I’ve been told that things like eye contact, small talk, and simple exchanges like “hello” or “how are you” serve as social lubricant, and make people feel comfortable, welcome, and at ease. Basically, they help keep society going.
I would much rather have people cut this shit out right now, because it’s slowly killing me.
You people need a constant, low-grade patter of civility to feel connected to others and, I guess, feel secure and emotionally fulfilled. In an environment that was accessible for autistic people, this stuff wouldn’t exist. Our emotional needs are incompatible with yours.
We’re all good people here who want the best for other people, so what the hell are we supposed to do for each other?
A few years ago I found out about a conference for autistics. It was an attempt to create a real-world autistic culture; a fully accessible space for folks on the spectrum. The website warned neurotypicals that the experience might be too intense for them, which is reasonable because- as I’ve pointed out- what’s good for us is poison for you, and vice versa.
The conference- I wish I could remember its name- had an innovative approach to social interaction. Everyone at the conference wore a badge: red, yellow, or green. A green badge meant the person was totally open to engaging with other people.
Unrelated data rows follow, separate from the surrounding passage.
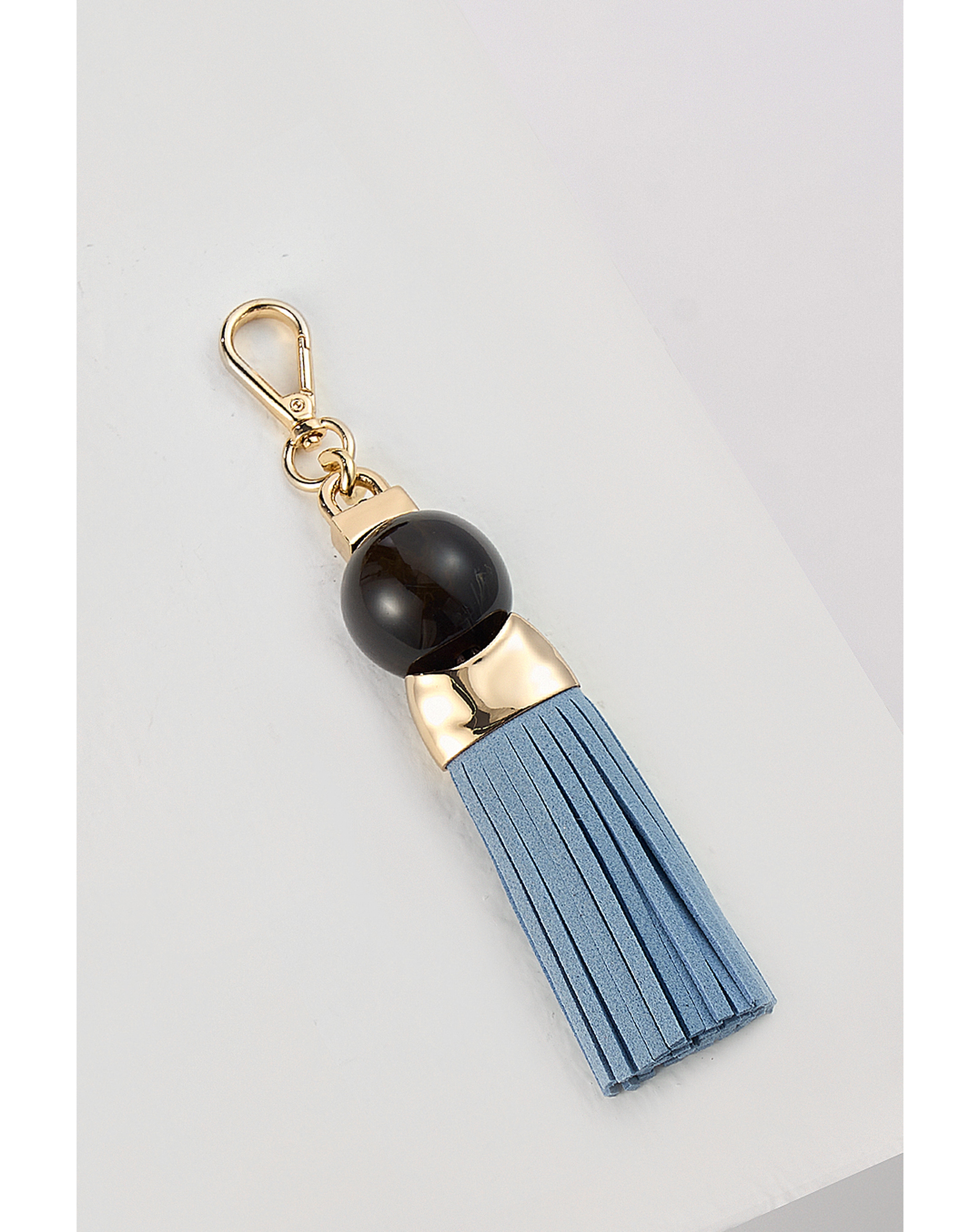 New In - Luella Grey Thames Tassel Blue Charm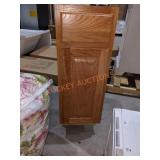 Hampton Bay 12"W x 24"D x 34.5"H base cabinet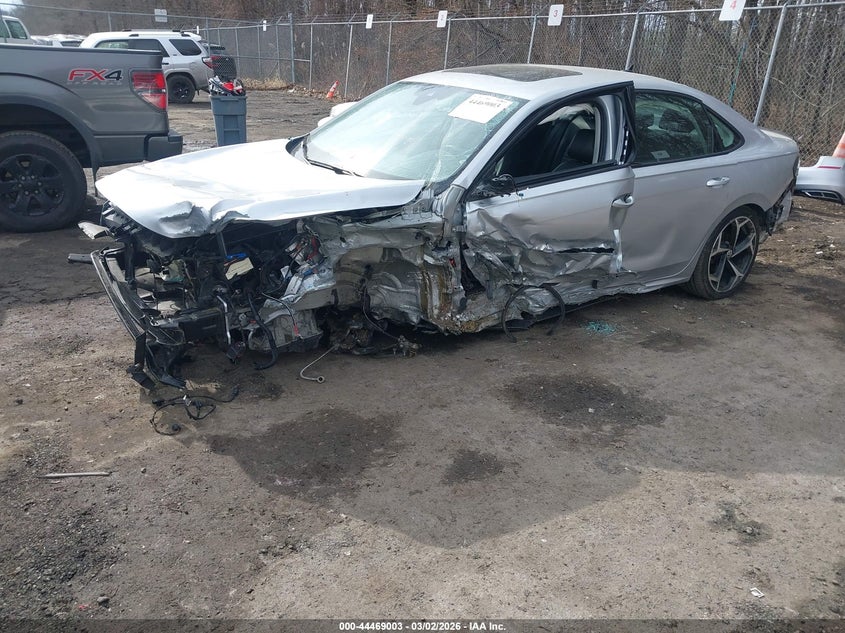 2020 Volkswagen Passat 2.0T R-Line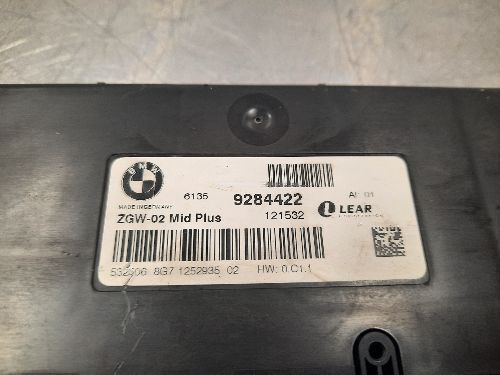 BMW Gateway Control Module F10 F11 5 SERIES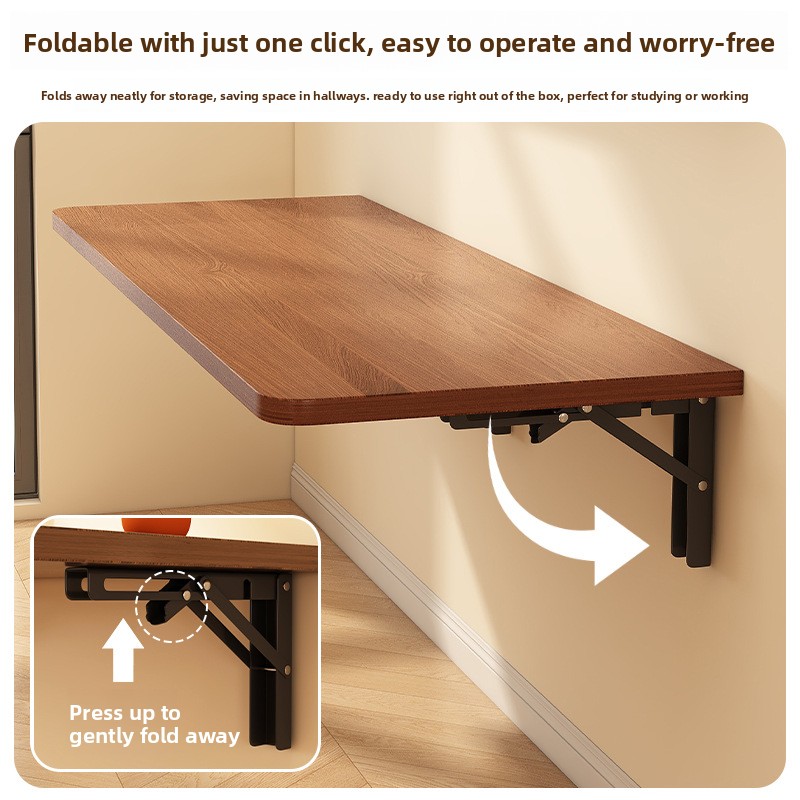Scrivania Pieghevole da Parete - Wall Mounted Desk Fold recensione e prezzo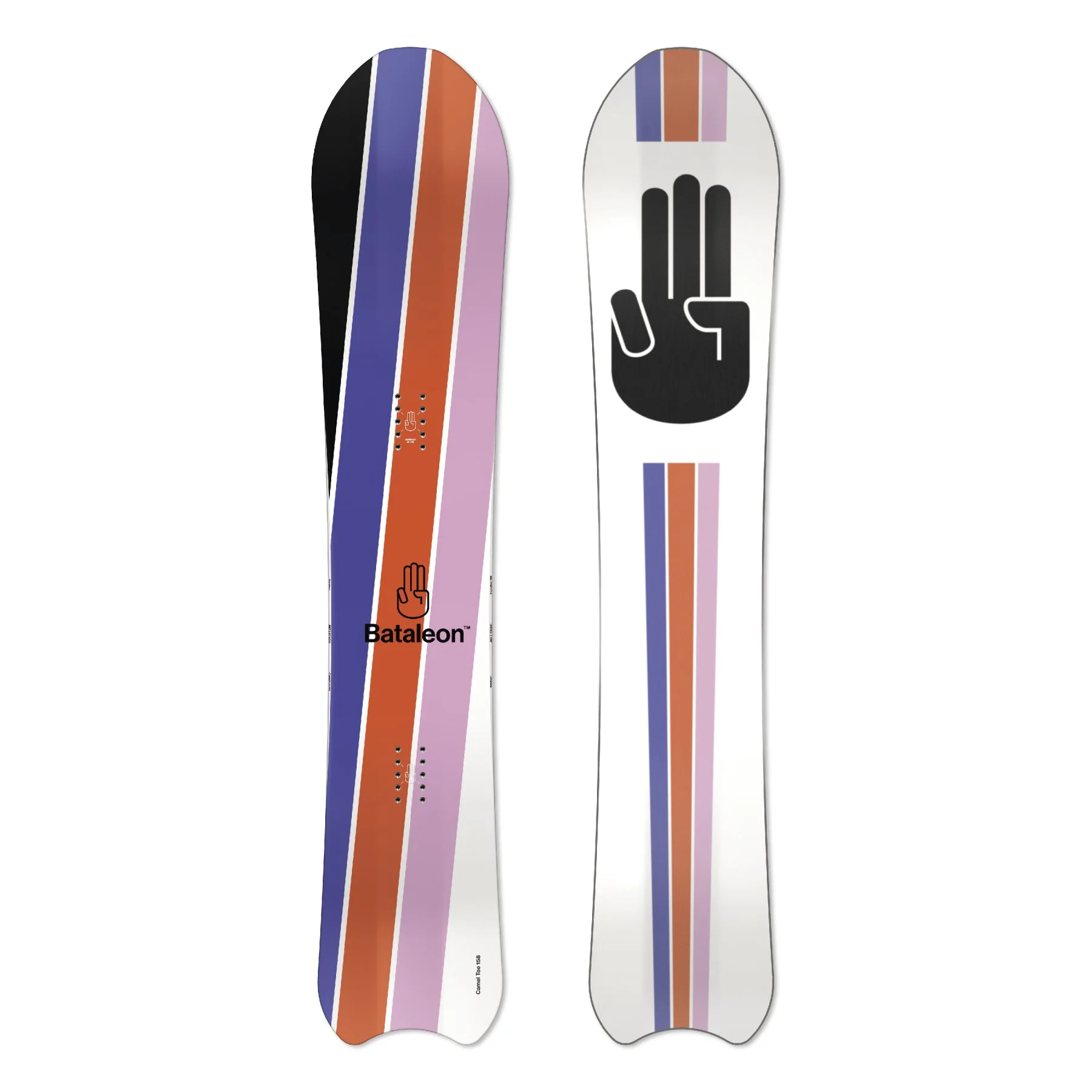 Snowboard Neuf Bataleon Camel Toe 2022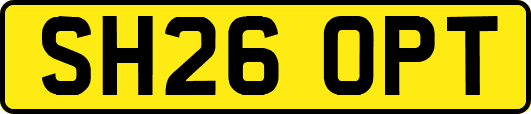 SH26OPT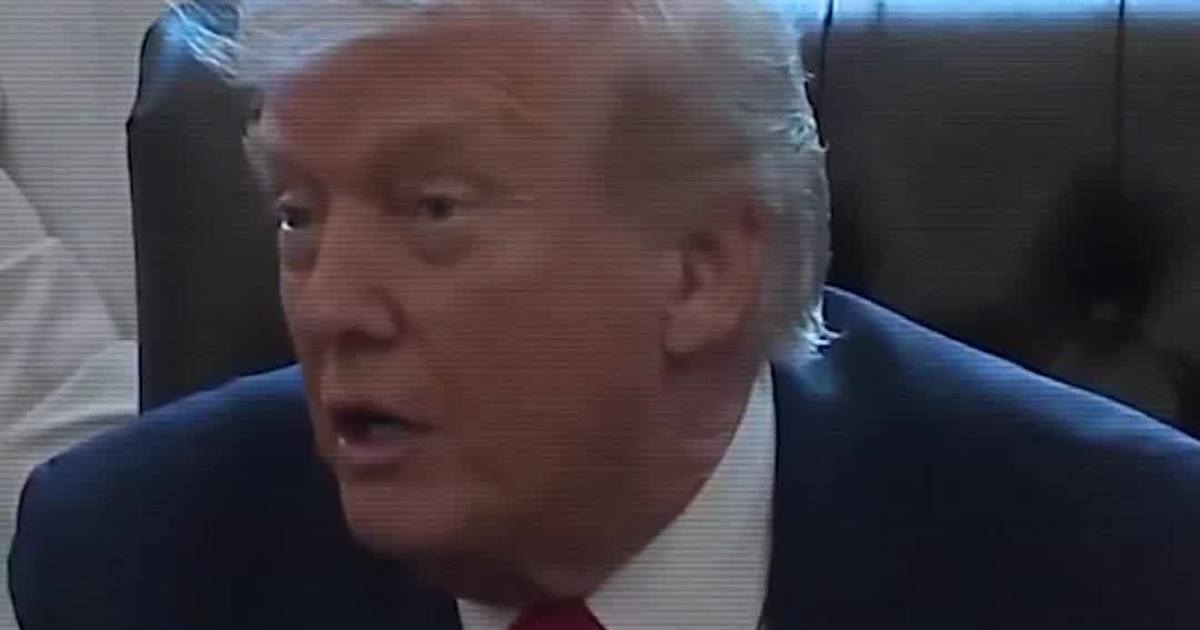 Trump Says Healthcare Costs Are Rising Because Obamacare ‘Was Never Any Good’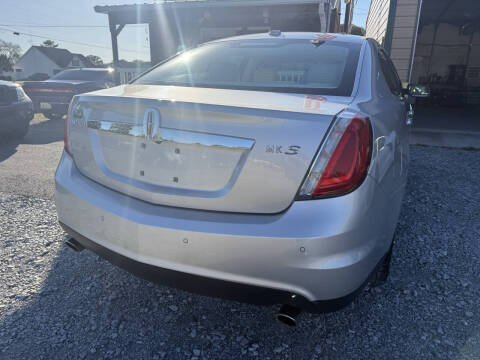 2009 Lincoln MKS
A yellow badge meant they were open to being approached, but didn’t like initiating social contact. A red badge meant that they didn’t want to socialize.
Presumably people could change badges based on their mood. I think something like this could be really useful in society, though for some reason a lot of people are resistant to being labeled.
But disabled people get labeled all the time. We’re freaks, weirdos, leeches, lazy, incompetent, incomplete, unlovable, unwanted, stupid, crazy, crippled. We’re the worst-case scenario.
That’s why it’s important for us to own our labels. If an autistic person starts every day deciding which badge to wear, that creates a certain power. And there are so many other people- even non-disabled people- whose lives would feel richer by making that kind of choice.
And what about the rest of it, the noise and crowds? Well, I don’t fucking know. It feels like I’m surrounded by aliens, but I know that I’m the real alien. This isn’t my world.
Autistic accessibility is, for the most part, next to impossible. We can build all the ramps and escalators we want in order to make the world accessible for the physically disabled (and why the fuck haven’t we?), but in order to create a society fit for autistics, we’d have to burn the world down and start over.
I mean, I wouldn’t be entirely opposed to that, but I suspect there’d be some pushback.